───── Extract to read ─────

I just pour some in, but usually do a dry cure for pastrami. I like the texture of the meat better than a wet brine.
Al
 
I used pop's brine last year when I made some, if I remember right I used 2 tablespoons per gallon. one of these years i'll start writing things down and remember where I hid it so i'll know where I put it.
LOL. Sounds just like me! I have a buddy who is an avid baker and writes everything down. I made some Kielbasi one time and I told him I wrote the whole process down. He started laughing and bought me a beer! :emoji_laughing:
 
So what is your dry cure Al?
Is it posted somewhere in the forum?

Warren

It's in this thread Warren.
Al
 
It's in this thread Warren.
Al
Al,

I'm trying this dry brine and noticed that there is not a lot of moisture coming from the brisket, unlike a pork loin or belly bacon, for example. Does that seem right to you?

─────

**Given problem**
Carry on the forum thread about curing pastrami, starting right after its last post. The lines that come next have no connection to the pastrami forum thread.

───── Data provided ─────

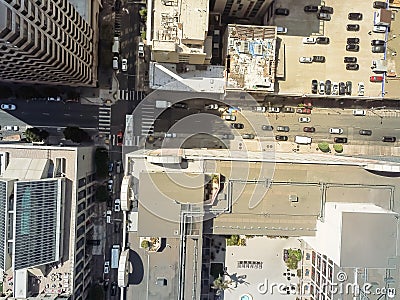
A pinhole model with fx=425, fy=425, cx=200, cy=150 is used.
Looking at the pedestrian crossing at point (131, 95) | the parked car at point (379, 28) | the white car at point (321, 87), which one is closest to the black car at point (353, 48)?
the parked car at point (379, 28)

─────

**Response for this exercise**
Thank you!
 
Al,

I'm trying this dry brine and noticed that there is not a lot of moisture coming from the brisket, unlike a pork loin or belly bacon, for example. Does that seem right to you?

Thank you!

Yes, sometimes you get a lot of liquid & sometimes not. If you Followed the recipe & used the correct amount of cure #1, then your good to go.
Al
 
Yes, sometimes you get a lot of liquid & sometimes not. If you Followed the recipe & used the correct amount of cure #1, then your good to go.
Al
Thanks Al.. Followed the recipe, yes, but I did use TQ instead of #1, at a rate of 1 TBSP per pound. So, should be all good. Thanks again!
 
How long to cure just the flat with this method using Pops brine? i have some going now, the AmazingRibs calculator shows a cure time of 3 days for a 1.5'' flat. Seems awfully short to me...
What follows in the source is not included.